Experience Counts in Moyamoya Disease Care
Even as a small child, Tara MacInnes, now 27, had headaches, bad ones that felt like a vice grip at her temples. "They were excruciatingly painful," she said. By the time she was eight, she could better describe them to her mother—and her other symptoms, too. "I'd feel a tingling sensation, numbness in my hands and face and sometimes my legs," she said, "but my pediatric neurologist wrote those off as being additional migraine symptoms that many migraine sufferers experience." What she came to call episodes continued into her teen years, sometimes lasting minutes and sometimes affecting her speech.
Then came an episode of frightening proportions. She was 16, out to a meal with her parents. "My entire right arm went numb, the fork I was holding fell to the floor, and the numbing sensation traveled all the way down the right side of my body," she said. "I had no sensation of that half of my body, and my speech was entirely gone." This episode lasted longer than most, at least 10 minutes. "I was terrified," she said.
MacInnes was sent for an MRI. The images showed damage from strokes on both sides of her brain—and soon after, she was diagnosed with a rare cerebrovascular disease called Moyamoya disease. The disease takes its name from the Japanese word for puff of smoke. Moyamoya disease blocks arteries near the base of the brain, forcing smaller blood vessels to expand in number as the body attempts to maintain adequate blood flow.

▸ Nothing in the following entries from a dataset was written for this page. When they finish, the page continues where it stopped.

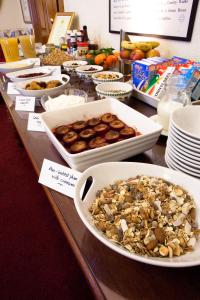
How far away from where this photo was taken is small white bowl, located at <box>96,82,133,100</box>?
79 centimetres

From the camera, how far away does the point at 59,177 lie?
0.50m

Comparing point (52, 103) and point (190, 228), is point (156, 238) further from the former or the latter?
point (52, 103)

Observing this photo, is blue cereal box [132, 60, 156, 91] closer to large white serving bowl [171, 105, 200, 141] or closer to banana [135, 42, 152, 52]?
banana [135, 42, 152, 52]

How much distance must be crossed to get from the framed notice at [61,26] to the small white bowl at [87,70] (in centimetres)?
89

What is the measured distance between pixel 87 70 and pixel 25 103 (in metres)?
0.39

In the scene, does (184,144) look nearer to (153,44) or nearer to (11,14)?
(153,44)

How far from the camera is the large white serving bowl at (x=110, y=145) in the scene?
48 centimetres

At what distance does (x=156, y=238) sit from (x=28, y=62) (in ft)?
4.57

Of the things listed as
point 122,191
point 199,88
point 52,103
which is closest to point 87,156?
point 122,191

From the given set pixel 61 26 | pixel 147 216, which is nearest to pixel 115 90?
pixel 147 216

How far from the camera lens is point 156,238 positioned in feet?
1.11

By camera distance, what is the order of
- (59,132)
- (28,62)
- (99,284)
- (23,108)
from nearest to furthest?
(99,284), (59,132), (23,108), (28,62)

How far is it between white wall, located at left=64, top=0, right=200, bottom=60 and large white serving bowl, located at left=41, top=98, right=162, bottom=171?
1.57 feet

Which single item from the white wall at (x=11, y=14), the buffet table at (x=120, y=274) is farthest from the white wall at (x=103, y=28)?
the white wall at (x=11, y=14)
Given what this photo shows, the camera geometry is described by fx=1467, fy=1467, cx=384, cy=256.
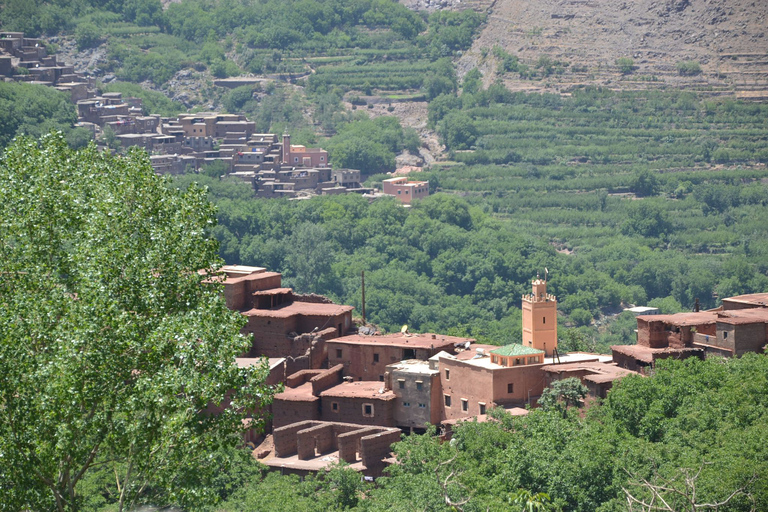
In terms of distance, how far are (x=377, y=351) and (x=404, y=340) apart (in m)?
1.14

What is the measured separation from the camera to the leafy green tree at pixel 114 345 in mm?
20047

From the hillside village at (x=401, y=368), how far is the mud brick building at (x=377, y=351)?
27 millimetres

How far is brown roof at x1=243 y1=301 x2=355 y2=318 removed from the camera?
40.4m

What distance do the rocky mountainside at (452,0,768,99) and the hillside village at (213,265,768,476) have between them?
231 ft

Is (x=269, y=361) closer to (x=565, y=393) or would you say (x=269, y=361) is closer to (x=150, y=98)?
(x=565, y=393)

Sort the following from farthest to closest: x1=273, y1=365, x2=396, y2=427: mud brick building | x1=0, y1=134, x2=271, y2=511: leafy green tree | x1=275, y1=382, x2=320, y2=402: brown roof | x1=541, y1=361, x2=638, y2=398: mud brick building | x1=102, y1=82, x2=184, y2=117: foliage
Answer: x1=102, y1=82, x2=184, y2=117: foliage, x1=275, y1=382, x2=320, y2=402: brown roof, x1=273, y1=365, x2=396, y2=427: mud brick building, x1=541, y1=361, x2=638, y2=398: mud brick building, x1=0, y1=134, x2=271, y2=511: leafy green tree

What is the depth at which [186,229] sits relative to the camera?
22.2 meters

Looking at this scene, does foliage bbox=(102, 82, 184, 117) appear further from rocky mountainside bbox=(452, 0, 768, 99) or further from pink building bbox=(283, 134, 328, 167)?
rocky mountainside bbox=(452, 0, 768, 99)

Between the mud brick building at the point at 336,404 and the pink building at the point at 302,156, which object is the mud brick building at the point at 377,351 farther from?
the pink building at the point at 302,156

The clusters of those smaller blood vessels can look like puffs of smoke. The condition is progressive and there is no cure. Neurosurgeons, however, can do a workaround, using arteries from the scalp to bypass the one blocked by Moyamoya disease. Those bypass arteries restore proper function at what is effectively a "switching station" for blood to move into the entire brain.
The right treatment for Moyamoya disease
It's a surgery that requires the utmost of precision, requiring a needle as tiny as an eyelash and sutures smaller than a human hair. It is not a procedure to be done by a neurosurgeon without much experience. What helped MacInnes' parents accept such a surgery was the information their daughter's neurologist shared. "You're very fortunate," MacInnes' mother Jill remembers him saying. "There are just a couple of experts in the country, and one of them happens to be at Stanford. I've already put in a call to him." Fifteen minutes later, MacInnes' parents' phone rang. It was Gary Steinberg, MD, PhD. "Although we'd been given this very, very scary diagnosis," Jill MacInnes said, "we felt some relief knowing that these people at Stanford knew what they were doing."
Steinberg, director of the Stanford Moyamoya Center and chair of Stanford's Department of Neurosurgery, had already had 13 years of Moyamoya disease surgery experience when he made that call to the MacInnes family in 2004. Now, Steinberg has treated 720 patients from around the world and completed 1,177 bypass procedures. That history ranks Steinberg as one of the world's most experienced Moyamoya disease surgeons. His is the largest Moyamoya disease practice in the world.
"Tara is a typical Moyamoya disease patient in many respects," Steinberg said. "She'd had migraines since early childhood and she'd had multiple undiagnosed strokes on both sides of her brain. Then, at 16, she had an unusual episode of numbness in her right hand and arm, lasting about 15 to 20 minutes, unlike anything she had previously experienced."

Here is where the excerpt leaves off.